I’m not sure, but a lender offering a HELOC may be able to provide guidance. Some banks may approve it while others may not depending on their guidelines. Also not sure what contract stipulates about a home sale and the forgiveness. Sorry I can’t be of much help.
Has anyone received their 5000.00 reduction off their principal yet?
Interesting question re: the promised $5000 reduction on principal. I am in a modification and am very nervous about the next increase. The $5000 will help should I be able to refinance to keep my home. I have not seen it yet but plan on calling them next week to inquire.
It worked for me. I just opened my March mortgage statement and saw that a $5,000 credit has been applied to my principal.

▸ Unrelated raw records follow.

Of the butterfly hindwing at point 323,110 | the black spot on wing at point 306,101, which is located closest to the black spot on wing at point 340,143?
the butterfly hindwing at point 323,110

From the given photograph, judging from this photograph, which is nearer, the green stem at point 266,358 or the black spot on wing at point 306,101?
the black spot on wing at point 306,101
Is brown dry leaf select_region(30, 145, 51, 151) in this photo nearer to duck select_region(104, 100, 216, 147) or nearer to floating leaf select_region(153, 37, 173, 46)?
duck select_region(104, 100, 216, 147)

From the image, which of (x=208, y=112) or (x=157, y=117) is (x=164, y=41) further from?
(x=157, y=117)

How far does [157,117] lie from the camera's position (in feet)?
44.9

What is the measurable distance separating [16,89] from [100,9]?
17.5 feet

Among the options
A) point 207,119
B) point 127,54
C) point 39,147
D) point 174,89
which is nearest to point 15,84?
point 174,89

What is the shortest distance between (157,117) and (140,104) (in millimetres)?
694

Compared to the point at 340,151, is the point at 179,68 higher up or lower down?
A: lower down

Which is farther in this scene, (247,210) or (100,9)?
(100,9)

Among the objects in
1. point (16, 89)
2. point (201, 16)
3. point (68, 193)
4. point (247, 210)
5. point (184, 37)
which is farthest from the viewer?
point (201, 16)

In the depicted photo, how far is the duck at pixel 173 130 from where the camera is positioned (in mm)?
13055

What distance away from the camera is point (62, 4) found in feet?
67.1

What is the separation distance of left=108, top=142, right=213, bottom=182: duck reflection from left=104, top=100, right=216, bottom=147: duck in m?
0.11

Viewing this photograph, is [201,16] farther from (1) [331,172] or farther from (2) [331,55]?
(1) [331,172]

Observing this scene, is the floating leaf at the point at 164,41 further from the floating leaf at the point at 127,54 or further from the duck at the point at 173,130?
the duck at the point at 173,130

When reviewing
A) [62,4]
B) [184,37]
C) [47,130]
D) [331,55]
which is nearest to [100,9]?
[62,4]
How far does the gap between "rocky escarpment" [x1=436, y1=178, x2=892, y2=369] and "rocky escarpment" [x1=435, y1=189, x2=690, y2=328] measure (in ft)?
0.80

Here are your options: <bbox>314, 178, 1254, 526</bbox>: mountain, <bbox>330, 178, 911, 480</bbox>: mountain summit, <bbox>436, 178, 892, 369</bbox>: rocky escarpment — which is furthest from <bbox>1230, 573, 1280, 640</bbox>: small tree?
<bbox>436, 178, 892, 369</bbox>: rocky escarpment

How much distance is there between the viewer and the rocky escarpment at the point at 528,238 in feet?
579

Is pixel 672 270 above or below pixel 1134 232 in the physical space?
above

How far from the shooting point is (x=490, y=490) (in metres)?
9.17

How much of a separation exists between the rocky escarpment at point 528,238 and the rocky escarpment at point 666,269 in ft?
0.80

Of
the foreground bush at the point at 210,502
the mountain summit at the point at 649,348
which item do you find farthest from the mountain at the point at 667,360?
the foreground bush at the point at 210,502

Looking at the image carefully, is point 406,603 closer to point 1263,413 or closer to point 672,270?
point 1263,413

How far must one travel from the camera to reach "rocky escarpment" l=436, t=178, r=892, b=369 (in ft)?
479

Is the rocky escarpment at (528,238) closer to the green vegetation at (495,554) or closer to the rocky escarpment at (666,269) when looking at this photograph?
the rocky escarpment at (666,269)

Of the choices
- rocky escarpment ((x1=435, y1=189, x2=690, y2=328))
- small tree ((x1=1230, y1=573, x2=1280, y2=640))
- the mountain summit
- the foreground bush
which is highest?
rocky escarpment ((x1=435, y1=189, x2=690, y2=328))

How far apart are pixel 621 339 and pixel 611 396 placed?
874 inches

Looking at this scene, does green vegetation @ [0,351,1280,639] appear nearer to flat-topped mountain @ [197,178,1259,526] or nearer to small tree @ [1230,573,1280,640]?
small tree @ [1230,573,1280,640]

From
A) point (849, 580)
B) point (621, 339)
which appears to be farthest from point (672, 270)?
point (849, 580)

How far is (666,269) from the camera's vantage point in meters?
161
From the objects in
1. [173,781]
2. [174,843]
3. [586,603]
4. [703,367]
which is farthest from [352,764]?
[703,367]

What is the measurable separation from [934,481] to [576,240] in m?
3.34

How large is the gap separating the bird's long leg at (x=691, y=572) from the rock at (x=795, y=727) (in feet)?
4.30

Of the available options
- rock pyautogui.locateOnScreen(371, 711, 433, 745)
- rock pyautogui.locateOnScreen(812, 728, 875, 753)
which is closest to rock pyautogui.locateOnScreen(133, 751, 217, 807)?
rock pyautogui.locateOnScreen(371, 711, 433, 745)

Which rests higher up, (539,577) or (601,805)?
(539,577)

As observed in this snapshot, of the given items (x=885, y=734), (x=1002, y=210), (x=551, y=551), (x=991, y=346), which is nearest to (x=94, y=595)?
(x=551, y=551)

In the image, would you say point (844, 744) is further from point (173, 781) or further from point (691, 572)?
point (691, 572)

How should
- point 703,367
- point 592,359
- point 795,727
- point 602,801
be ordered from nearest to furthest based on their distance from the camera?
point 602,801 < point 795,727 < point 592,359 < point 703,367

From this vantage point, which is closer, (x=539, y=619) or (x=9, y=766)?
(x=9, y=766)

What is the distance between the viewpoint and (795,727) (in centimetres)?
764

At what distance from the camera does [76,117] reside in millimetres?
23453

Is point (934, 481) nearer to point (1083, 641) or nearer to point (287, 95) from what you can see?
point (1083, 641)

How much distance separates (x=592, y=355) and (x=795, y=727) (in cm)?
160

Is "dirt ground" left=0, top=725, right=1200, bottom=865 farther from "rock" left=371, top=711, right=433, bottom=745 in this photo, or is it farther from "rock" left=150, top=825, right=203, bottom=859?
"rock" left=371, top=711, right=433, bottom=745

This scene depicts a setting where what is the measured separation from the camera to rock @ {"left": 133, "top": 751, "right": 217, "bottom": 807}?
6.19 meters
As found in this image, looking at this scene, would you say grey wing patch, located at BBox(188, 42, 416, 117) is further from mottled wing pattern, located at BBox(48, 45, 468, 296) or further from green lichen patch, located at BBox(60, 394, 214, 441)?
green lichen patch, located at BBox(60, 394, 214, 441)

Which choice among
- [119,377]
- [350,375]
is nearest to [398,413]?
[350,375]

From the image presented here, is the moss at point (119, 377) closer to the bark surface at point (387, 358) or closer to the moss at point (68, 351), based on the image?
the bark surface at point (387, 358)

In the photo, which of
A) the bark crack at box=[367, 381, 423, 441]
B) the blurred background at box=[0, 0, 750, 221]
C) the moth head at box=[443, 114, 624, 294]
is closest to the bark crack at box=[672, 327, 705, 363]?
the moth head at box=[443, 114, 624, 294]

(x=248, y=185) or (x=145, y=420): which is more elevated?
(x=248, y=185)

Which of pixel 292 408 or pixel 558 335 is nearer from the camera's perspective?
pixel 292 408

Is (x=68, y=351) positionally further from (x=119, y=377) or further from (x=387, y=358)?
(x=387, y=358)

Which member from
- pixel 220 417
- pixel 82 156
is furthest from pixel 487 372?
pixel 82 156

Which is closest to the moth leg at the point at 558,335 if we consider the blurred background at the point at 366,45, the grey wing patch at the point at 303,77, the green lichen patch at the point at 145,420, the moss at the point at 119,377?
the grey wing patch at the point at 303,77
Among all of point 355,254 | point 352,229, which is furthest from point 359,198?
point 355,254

We to had our 2006 home loan modified under a HAMP modification. To a 2.0% fixed rate for the first 5 years then 3.0% for the next year. And then 4.0% for a year and caps out the following year at 4.5% or less if the interest rate is not at least 4.5% at that time for the remainder until 2036. We received the $1,000.00 off the principle of our loan at the end of each year for paying on time and then at the end of the first five years we received and additional $5,000. off of our principle in a lump sum equaling at total of $10,000.00 off our principle for paying on time. But ours had a extra incentive for we also paid every month and extra 5% on our principle of our loan that then gave us the $1,000. at the end of each year. Additionally if we continue our loan is gauge to reduce our principle faster with lump sum reductions at the end of each year. Sounds great but if we ever get behind all the extra after the first five year they then take back! We have never been behind on a house payment since our first home I’m now 53. With a little luck we never will be either. But Yes we received our $5,000. in a lump sum removed from our home loan, but as I wrote in our case after the first 5 years ours totaled $10,000. off our principle had been removed from the HAMP Mod. seems most peoples mods. are all a little different based on different factors. I myself became disabled from a Kidney disease in the early 2000’s also and on a very limited income since I’m to young to be allowed to touch my retirement or vested retirement and if I did Taxes & penalties would eat nearly 1/4 of it straight away any how. So trying to make it past 55 and at least to age 65 before touching that.
Sorry to clarify better the above should have started off saying our original 2006 home loan was modified 6 months after the HAMP program came out and we were accepted in 2009. I hope my gibberish made some sort of sense. Take care.